Abelinization is a functor from groups to abelian groups. Let $Ab(G)$ mean the abelinization of $G$ and let $π_G: G \to Ab(G)$ be the canonical projection. Then for any group homomorphism $f: G \to H$ there is unique homomorphism $Ab(f): Ab(G) \to Ab(H)$ such that $Ab(f) π_G = π_H f$ (this follows from universal property of abelinization which follows from the homomorphism theorem for groups). Now $Ab$ is a functor which means that $Ab(fg) = Ab(f) Ab(g)$ and $Ab(id_G) = id_{Ab(G)}$. Functors always preserve isomorphisms since if $f: G \to H$ is isomorphism and $g$ is its inverse then $Ab(f) Ab(g) = Ab(fg) = Ab(id_G) = id_{Ab(G)}$ and similary for $Ab(g) Ab(f)$ so $Ab(f)$ is isomorphism between the abelinizations and $Ab(g)$ is its inverse.
Intuitivelly it's obvious that isomorphic groups have isomorphic abelinization since the abelinization depends only on group structure.
$p\circ f^{-1}$ (this is the correct composition) is a homomorphism from $\pi_1(Y)$ to $\pi_1(X)^*$; it is not this map which is an isomorphism.
I will sketch the correct idea for you, avoiding the more sophisticated concepts from user87690's answer.
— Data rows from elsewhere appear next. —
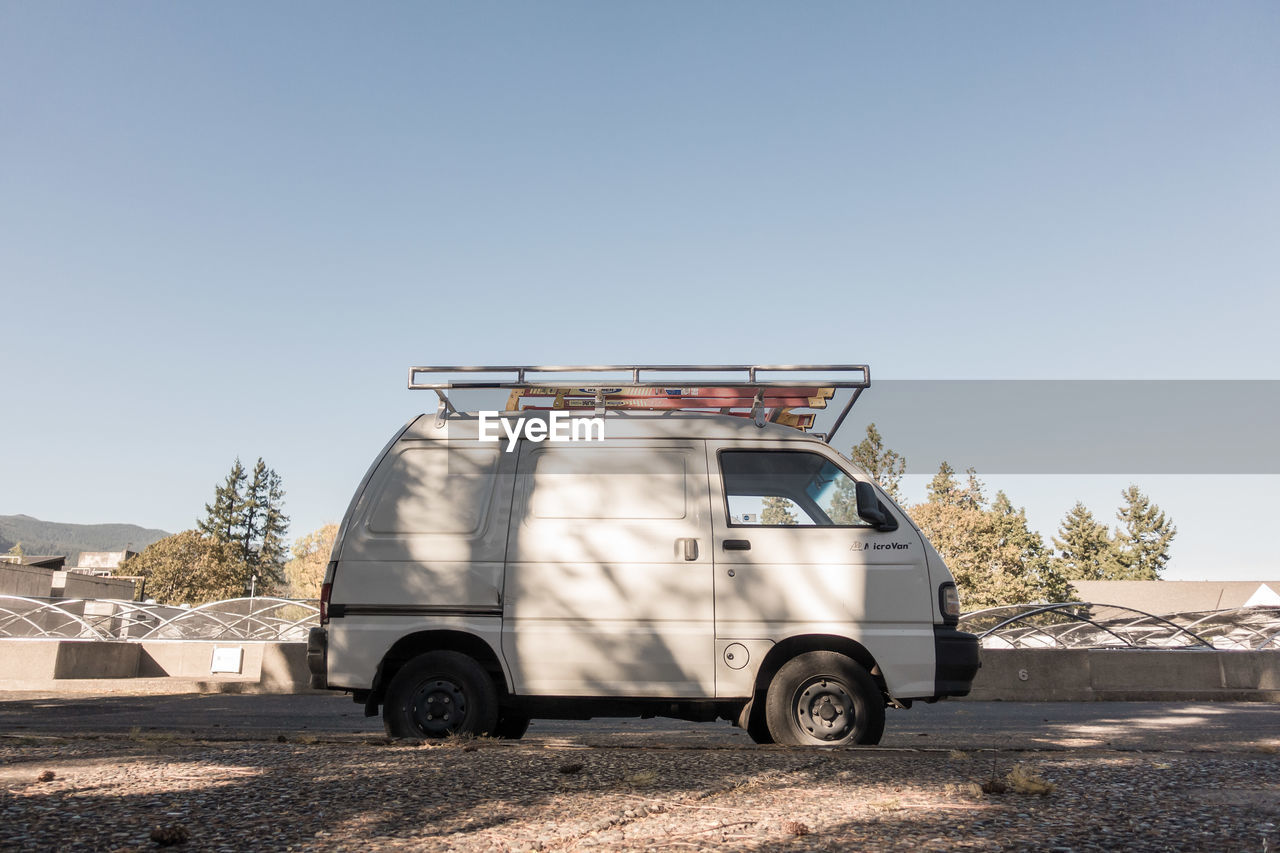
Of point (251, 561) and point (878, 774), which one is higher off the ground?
point (251, 561)

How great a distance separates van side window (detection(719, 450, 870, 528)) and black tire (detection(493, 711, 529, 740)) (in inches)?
88.2

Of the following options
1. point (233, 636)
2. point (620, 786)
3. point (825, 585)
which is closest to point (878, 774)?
point (620, 786)

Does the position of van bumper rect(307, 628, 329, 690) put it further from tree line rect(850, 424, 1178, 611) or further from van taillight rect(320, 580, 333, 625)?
tree line rect(850, 424, 1178, 611)

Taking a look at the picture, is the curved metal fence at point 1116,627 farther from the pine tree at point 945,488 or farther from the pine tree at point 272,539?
the pine tree at point 272,539

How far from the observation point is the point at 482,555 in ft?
20.7

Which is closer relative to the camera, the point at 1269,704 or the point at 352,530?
the point at 352,530

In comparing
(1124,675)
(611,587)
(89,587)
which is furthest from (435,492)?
(89,587)

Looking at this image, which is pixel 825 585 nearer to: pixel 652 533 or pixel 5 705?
pixel 652 533

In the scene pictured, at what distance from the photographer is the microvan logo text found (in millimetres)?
6668

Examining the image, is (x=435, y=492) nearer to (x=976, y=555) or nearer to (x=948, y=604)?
(x=948, y=604)

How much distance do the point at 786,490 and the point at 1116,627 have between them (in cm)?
1066

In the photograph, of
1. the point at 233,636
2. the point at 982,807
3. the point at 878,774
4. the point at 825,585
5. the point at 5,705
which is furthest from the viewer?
the point at 233,636

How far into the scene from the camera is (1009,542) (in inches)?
2869

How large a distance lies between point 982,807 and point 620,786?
4.99 ft
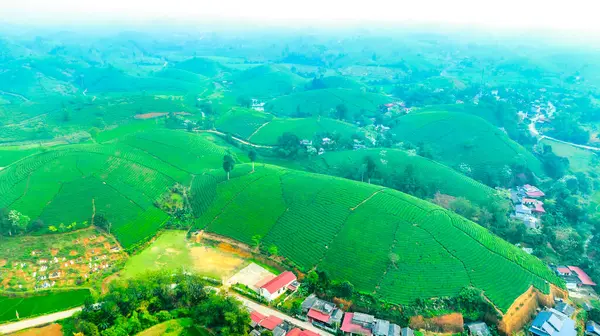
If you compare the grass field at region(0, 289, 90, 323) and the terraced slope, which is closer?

Elements of $\pi_1(X)^*$ are equivalence classes of elements of $\pi_1(X)$; $g_1 \sim g_2$ if and only if $g_2 = g_1 h_1^{-1}h_2^{-1}h_1 h_2$ for appropriate $h_1, h_2 \in \pi_1(X)$. Given a homomorphism $f : \pi_1(X) \to \pi_1(Y)$, an obvious way to try to define a map from $\pi_1(X)^*$ to $\pi_1(Y)^*$ is $f^{\mathrm{ab}}: [g] \mapsto [f(g)]$, where $[]$ denotes equivalence class. You need to check that this is well-defined, i.e., independent of which choice of representative we take for the equivalence class, and is a homomorphism.
In the case that $f$ is an ismorphism, you should be able to check that $f^{\mathrm{ab}}$ is also an isomorphism.